-------- TASK INPUTS --------

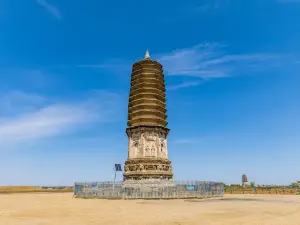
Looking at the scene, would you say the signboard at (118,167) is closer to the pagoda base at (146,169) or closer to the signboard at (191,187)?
the pagoda base at (146,169)

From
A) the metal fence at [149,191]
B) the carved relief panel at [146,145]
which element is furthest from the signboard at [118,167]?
the carved relief panel at [146,145]

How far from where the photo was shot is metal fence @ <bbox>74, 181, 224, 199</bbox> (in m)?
28.4

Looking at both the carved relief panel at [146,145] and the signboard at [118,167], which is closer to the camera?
the signboard at [118,167]

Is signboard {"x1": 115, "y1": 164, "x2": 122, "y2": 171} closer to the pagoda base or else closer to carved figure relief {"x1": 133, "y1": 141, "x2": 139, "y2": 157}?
the pagoda base

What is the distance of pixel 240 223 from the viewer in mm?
13055

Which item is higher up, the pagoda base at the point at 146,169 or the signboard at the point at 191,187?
the pagoda base at the point at 146,169

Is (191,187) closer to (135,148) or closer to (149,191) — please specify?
(149,191)

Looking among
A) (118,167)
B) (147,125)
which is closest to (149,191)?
(118,167)

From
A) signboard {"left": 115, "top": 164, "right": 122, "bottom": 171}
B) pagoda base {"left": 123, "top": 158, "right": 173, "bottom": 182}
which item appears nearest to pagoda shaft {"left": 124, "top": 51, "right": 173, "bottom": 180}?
pagoda base {"left": 123, "top": 158, "right": 173, "bottom": 182}

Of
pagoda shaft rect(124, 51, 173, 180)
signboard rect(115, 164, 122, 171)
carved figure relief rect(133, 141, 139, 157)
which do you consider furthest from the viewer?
carved figure relief rect(133, 141, 139, 157)

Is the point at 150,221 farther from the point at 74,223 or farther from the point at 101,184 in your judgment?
the point at 101,184

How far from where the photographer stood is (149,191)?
2841 cm

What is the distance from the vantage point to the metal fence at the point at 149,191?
28391mm

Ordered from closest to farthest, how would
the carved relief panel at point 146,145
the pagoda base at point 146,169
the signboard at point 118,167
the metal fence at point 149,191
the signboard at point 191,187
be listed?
1. the metal fence at point 149,191
2. the signboard at point 191,187
3. the signboard at point 118,167
4. the pagoda base at point 146,169
5. the carved relief panel at point 146,145
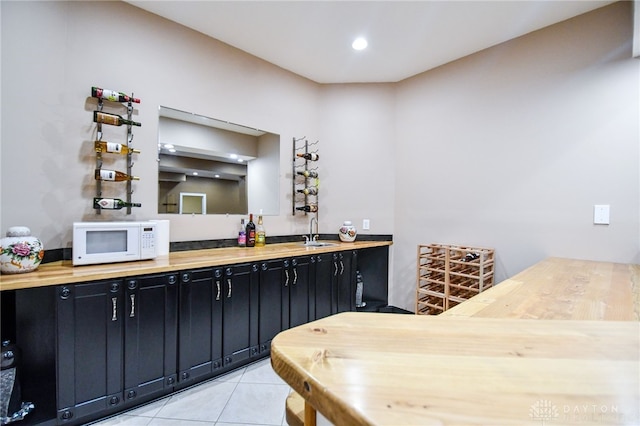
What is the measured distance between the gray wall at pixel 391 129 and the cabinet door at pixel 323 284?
659 mm

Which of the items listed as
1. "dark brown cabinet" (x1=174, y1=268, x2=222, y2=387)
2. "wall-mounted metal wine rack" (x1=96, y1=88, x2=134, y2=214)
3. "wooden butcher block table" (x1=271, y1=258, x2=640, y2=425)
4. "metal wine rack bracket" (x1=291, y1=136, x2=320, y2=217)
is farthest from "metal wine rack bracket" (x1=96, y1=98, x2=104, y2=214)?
"wooden butcher block table" (x1=271, y1=258, x2=640, y2=425)

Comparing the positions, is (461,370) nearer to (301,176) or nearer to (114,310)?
(114,310)

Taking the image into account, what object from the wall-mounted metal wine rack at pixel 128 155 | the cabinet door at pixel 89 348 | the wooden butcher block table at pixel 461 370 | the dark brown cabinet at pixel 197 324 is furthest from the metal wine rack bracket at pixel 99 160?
the wooden butcher block table at pixel 461 370

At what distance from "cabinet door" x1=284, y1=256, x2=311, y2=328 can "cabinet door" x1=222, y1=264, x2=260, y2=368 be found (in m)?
0.33

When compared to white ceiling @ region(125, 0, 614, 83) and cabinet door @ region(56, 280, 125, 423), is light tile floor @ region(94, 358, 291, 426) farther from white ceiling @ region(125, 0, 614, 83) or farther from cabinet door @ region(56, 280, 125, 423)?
white ceiling @ region(125, 0, 614, 83)

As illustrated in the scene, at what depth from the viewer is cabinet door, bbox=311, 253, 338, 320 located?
8.51 ft

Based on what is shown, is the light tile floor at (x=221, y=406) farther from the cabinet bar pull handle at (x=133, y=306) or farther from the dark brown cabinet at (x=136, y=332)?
the cabinet bar pull handle at (x=133, y=306)

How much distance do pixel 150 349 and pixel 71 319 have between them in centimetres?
45

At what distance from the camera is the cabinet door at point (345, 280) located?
278 cm

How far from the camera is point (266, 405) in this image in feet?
5.93

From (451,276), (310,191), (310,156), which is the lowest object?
(451,276)

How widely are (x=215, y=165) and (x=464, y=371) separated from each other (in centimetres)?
261

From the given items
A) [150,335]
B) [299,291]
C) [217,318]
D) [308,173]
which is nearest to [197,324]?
[217,318]

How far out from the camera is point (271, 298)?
2.26m
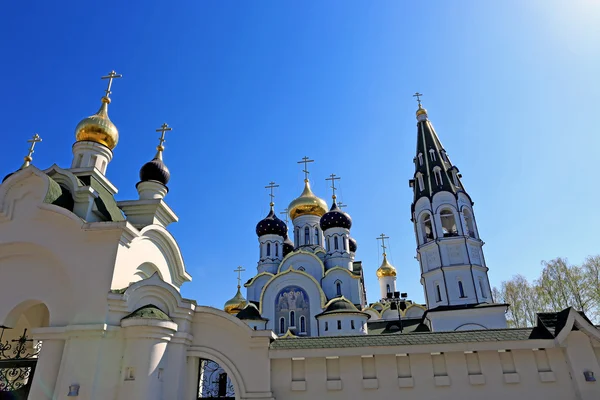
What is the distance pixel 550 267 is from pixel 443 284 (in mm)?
10410

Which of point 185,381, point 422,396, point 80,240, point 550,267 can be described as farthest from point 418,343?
point 550,267

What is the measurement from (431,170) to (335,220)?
10031mm

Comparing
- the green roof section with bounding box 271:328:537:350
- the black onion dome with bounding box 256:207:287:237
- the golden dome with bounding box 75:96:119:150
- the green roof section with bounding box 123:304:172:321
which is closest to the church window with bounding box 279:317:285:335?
the black onion dome with bounding box 256:207:287:237

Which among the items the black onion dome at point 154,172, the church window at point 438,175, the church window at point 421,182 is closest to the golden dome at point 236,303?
the church window at point 421,182

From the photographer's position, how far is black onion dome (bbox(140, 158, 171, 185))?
35.9ft

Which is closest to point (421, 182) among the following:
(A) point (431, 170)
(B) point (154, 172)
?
(A) point (431, 170)

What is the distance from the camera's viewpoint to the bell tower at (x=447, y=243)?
18703mm

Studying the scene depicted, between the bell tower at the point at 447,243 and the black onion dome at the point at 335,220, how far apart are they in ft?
26.4

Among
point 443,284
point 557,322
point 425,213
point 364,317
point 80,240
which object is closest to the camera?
point 557,322

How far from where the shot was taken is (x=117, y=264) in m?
7.51

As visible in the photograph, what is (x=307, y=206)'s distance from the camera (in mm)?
32969

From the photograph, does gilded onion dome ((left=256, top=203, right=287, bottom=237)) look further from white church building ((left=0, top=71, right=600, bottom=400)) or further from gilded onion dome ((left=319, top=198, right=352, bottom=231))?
white church building ((left=0, top=71, right=600, bottom=400))

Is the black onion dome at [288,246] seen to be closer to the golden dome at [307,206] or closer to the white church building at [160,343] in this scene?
the golden dome at [307,206]

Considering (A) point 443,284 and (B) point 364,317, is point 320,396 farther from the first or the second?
(B) point 364,317
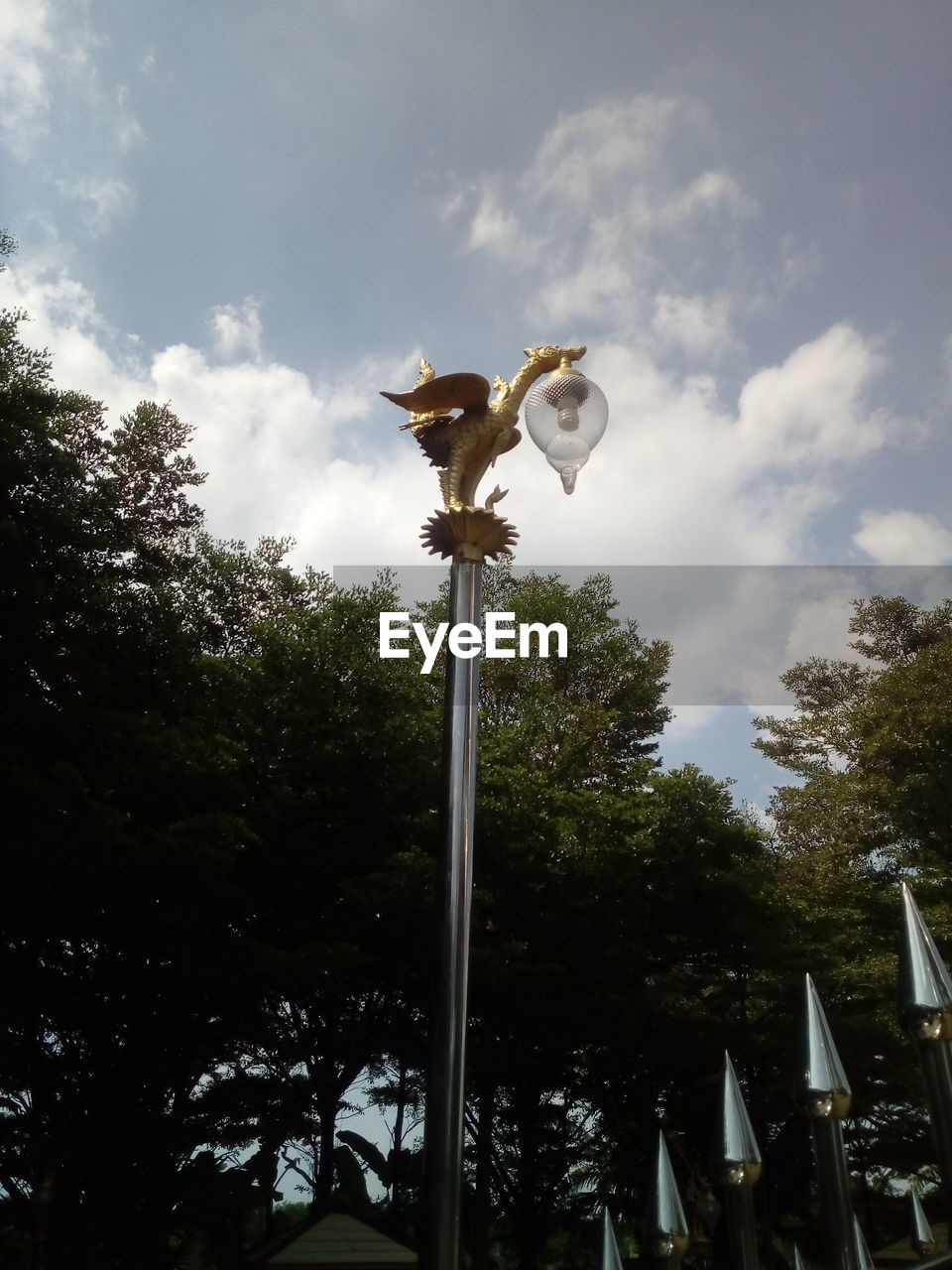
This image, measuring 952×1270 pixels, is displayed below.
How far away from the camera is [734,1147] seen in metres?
2.04

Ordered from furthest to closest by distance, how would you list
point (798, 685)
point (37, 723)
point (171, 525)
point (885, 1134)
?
point (798, 685) → point (885, 1134) → point (171, 525) → point (37, 723)

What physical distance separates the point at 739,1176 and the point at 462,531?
10.4 feet

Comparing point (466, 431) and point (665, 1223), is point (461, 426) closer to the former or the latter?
point (466, 431)

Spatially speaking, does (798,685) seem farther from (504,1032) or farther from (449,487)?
(449,487)

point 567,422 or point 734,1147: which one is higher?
point 567,422

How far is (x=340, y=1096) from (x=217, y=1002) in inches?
140

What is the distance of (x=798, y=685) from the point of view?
25594 millimetres

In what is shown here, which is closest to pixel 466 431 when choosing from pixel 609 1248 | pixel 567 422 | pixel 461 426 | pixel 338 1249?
pixel 461 426

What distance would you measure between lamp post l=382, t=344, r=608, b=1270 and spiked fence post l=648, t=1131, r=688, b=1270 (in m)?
1.45

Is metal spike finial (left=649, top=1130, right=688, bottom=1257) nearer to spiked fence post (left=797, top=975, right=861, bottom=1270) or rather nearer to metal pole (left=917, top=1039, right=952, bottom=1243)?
spiked fence post (left=797, top=975, right=861, bottom=1270)

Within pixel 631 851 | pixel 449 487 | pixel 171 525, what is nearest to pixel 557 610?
pixel 631 851

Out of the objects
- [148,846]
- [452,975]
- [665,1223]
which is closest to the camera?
[665,1223]

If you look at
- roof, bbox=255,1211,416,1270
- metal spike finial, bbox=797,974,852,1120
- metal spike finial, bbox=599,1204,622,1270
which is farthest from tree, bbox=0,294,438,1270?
metal spike finial, bbox=797,974,852,1120

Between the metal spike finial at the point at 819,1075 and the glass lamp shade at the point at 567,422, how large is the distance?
123 inches
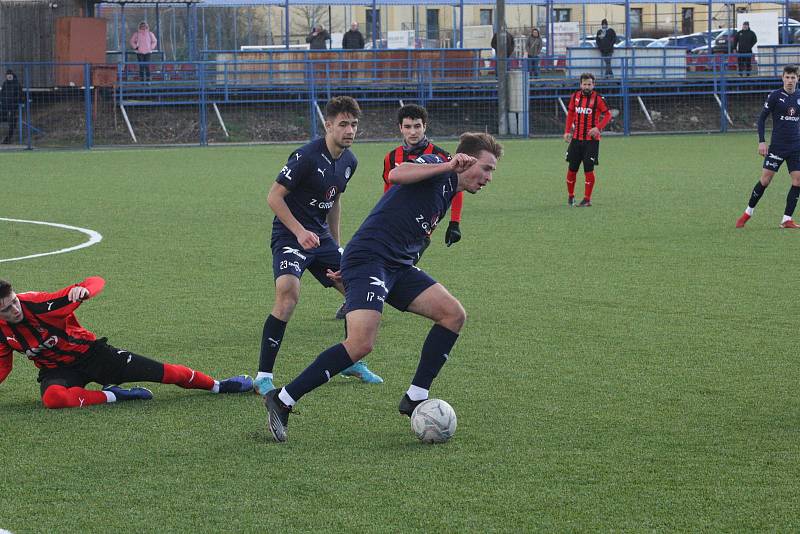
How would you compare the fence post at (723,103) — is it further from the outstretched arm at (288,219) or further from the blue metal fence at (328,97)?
the outstretched arm at (288,219)

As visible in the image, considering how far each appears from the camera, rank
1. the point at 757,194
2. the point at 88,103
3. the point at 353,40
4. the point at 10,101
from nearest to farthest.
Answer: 1. the point at 757,194
2. the point at 88,103
3. the point at 10,101
4. the point at 353,40

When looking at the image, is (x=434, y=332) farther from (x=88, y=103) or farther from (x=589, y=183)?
(x=88, y=103)

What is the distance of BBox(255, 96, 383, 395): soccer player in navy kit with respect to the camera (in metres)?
6.74

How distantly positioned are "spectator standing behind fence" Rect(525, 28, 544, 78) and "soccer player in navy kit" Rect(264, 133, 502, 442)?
3067 cm

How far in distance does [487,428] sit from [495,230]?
27.9 feet

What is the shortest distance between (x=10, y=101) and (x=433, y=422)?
2727 centimetres

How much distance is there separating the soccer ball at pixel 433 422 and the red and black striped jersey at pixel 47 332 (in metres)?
1.86

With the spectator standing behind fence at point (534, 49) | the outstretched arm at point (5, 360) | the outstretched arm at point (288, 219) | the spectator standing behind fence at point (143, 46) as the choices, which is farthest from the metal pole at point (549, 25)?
the outstretched arm at point (5, 360)

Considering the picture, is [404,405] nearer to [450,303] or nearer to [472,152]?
[450,303]

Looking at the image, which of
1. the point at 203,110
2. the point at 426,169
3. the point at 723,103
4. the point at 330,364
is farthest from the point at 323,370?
the point at 723,103

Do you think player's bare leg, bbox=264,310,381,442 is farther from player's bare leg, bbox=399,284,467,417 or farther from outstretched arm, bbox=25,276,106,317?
outstretched arm, bbox=25,276,106,317

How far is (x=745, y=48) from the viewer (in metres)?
37.6

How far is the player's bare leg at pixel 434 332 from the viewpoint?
595cm

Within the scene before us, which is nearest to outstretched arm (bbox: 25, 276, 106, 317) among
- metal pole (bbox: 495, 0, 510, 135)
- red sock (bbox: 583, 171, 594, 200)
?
red sock (bbox: 583, 171, 594, 200)
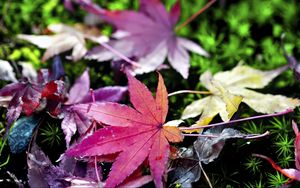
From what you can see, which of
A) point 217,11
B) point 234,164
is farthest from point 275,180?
point 217,11

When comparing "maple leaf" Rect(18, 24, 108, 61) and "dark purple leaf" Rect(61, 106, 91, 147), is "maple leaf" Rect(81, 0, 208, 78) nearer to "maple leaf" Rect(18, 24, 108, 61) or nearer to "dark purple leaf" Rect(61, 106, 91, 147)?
"maple leaf" Rect(18, 24, 108, 61)

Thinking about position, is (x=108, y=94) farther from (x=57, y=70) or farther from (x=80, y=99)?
(x=57, y=70)

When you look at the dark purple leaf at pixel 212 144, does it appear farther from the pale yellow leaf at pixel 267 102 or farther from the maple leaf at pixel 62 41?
the maple leaf at pixel 62 41

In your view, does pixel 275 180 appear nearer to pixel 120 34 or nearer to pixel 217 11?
pixel 120 34

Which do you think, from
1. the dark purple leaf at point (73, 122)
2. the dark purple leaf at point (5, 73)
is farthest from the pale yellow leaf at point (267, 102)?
the dark purple leaf at point (5, 73)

--------

▶ REQUIRED WORK
Repeat only the stretch of lines that begins at the line containing "Thinking about position, is" and ends at the last line above, both included.

▶ WRITTEN REPLY
Thinking about position, is (x=108, y=94) farther from (x=57, y=70) or farther from (x=80, y=99)?
(x=57, y=70)

When you look at the dark purple leaf at pixel 212 144, does it appear farther from the pale yellow leaf at pixel 267 102 or farther from the maple leaf at pixel 62 41?
the maple leaf at pixel 62 41

In your view, does pixel 275 180 appear nearer to pixel 120 34 or nearer to pixel 217 11?
pixel 120 34

Which do you think, from
1. the dark purple leaf at point (73, 122)
2. the dark purple leaf at point (5, 73)
is farthest from the pale yellow leaf at point (267, 102)?
the dark purple leaf at point (5, 73)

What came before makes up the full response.